* **Work to complete**
Using the records below, output the stretch that opens with the line containing "Researchers studied protein" and closes with the line containing "- If the ancestor was a full", exactly and including both lines, with nothing more.

[Data records]

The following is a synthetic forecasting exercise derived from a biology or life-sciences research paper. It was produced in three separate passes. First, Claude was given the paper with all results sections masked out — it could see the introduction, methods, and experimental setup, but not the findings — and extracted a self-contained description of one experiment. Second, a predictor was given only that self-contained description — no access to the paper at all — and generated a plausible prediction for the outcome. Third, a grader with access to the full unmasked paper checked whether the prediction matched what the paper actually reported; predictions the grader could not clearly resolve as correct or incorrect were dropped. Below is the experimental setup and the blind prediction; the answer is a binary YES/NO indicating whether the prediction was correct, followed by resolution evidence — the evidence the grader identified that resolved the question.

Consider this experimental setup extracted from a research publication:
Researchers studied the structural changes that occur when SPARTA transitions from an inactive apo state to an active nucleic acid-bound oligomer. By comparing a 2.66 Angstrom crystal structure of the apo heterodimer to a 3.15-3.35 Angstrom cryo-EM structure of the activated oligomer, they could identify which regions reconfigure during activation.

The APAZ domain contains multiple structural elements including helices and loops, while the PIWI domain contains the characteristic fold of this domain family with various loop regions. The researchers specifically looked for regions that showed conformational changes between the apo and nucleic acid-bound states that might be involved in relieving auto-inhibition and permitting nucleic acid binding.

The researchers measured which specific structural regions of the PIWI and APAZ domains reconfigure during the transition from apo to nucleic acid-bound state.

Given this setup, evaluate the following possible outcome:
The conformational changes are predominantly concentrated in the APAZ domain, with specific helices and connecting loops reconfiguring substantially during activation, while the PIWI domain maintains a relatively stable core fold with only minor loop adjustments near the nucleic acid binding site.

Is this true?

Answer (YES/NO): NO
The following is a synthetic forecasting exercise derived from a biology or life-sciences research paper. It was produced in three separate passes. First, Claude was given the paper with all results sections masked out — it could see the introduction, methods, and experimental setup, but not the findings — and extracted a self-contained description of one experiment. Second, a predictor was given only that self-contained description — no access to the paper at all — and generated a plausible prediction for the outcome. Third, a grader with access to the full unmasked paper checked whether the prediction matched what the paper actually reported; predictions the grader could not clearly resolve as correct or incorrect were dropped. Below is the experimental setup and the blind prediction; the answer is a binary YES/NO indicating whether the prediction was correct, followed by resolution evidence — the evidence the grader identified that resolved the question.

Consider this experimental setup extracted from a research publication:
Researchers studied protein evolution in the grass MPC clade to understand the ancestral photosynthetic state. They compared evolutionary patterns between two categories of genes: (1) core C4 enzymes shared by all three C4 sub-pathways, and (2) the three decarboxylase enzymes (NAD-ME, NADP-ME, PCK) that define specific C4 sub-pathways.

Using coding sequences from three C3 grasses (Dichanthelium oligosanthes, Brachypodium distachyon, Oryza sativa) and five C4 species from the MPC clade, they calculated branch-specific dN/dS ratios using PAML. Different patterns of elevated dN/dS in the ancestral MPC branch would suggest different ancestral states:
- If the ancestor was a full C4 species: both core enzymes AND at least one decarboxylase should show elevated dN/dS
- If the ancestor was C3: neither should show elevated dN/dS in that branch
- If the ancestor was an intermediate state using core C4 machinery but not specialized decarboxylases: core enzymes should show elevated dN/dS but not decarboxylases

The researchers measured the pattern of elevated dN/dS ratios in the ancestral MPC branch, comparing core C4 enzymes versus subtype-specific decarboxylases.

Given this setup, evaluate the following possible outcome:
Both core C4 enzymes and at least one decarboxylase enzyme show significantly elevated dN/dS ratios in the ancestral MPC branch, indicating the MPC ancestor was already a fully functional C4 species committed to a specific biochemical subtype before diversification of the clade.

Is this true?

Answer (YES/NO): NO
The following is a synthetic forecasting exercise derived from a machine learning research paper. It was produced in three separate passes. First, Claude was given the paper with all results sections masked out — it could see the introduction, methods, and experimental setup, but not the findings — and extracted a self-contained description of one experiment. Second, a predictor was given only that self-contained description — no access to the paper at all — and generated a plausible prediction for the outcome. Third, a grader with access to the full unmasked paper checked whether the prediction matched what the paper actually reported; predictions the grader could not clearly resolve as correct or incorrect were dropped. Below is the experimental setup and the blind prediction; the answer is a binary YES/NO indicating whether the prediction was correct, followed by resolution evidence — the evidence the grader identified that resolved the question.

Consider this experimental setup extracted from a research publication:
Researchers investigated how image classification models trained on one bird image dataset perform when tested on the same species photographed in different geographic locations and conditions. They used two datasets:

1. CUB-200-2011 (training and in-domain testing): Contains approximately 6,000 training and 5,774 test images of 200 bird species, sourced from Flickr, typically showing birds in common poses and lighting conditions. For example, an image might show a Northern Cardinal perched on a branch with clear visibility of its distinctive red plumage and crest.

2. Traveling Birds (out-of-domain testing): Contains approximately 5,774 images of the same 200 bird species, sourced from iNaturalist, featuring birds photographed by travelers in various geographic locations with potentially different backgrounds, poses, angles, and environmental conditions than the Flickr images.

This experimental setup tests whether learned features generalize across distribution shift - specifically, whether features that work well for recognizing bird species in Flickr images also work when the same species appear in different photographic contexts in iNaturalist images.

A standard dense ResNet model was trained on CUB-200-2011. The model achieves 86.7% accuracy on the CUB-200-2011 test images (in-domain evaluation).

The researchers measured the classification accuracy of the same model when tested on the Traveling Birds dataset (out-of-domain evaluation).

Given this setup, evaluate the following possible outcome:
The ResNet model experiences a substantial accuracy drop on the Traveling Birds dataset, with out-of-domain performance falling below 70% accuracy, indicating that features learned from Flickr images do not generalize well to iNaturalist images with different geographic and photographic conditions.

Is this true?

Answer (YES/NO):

[/Data records]

* **Answer section**
Researchers studied protein evolution in the grass MPC clade to understand the ancestral photosynthetic state. They compared evolutionary patterns between two categories of genes: (1) core C4 enzymes shared by all three C4 sub-pathways, and (2) the three decarboxylase enzymes (NAD-ME, NADP-ME, PCK) that define specific C4 sub-pathways.

Using coding sequences from three C3 grasses (Dichanthelium oligosanthes, Brachypodium distachyon, Oryza sativa) and five C4 species from the MPC clade, they calculated branch-specific dN/dS ratios using PAML. Different patterns of elevated dN/dS in the ancestral MPC branch would suggest different ancestral states:
- If the ancestor was a full C4 species: both core enzymes AND at least one decarboxylase should show elevated dN/dS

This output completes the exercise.